PROBLEM DESCRIPTION — Wherever the line with "Grandfather's Dance (Sarah, Plain" sits in the listing below, transcribe from it up to and including the line with "Naples, Florida, June", exactly, and leave the remaining lines out.

DATASET ENTRIES —

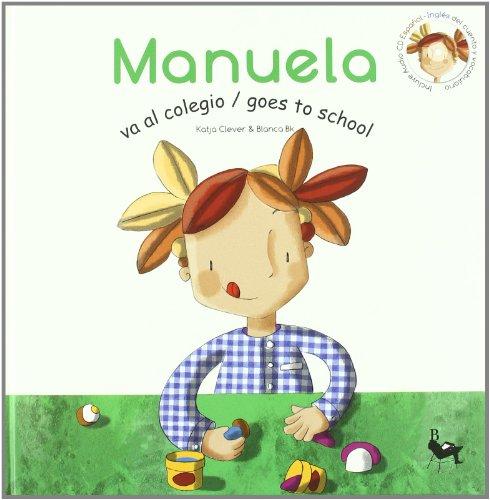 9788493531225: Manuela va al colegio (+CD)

* * *

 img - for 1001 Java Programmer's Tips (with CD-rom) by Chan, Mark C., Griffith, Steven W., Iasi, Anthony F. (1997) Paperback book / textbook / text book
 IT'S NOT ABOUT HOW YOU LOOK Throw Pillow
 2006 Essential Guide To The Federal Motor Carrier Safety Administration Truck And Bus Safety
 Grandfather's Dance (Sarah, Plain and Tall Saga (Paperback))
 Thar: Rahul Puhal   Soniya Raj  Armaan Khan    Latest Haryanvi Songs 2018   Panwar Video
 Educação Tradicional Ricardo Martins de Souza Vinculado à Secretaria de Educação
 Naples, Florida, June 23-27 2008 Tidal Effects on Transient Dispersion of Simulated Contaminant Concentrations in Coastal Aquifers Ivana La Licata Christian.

PROBLEM SOLUTION —
 Grandfather's Dance (Sarah, Plain and Tall Saga (Paperback))
 Thar: Rahul Puhal   Soniya Raj  Armaan Khan    Latest Haryanvi Songs 2018   Panwar Video
 Educação Tradicional Ricardo Martins de Souza Vinculado à Secretaria de Educação
 Naples, Florida, June 23-27 2008 Tidal Effects on Transient Dispersion of Simulated Contaminant Concentrations in Coastal Aquifers Ivana La Licata Christian.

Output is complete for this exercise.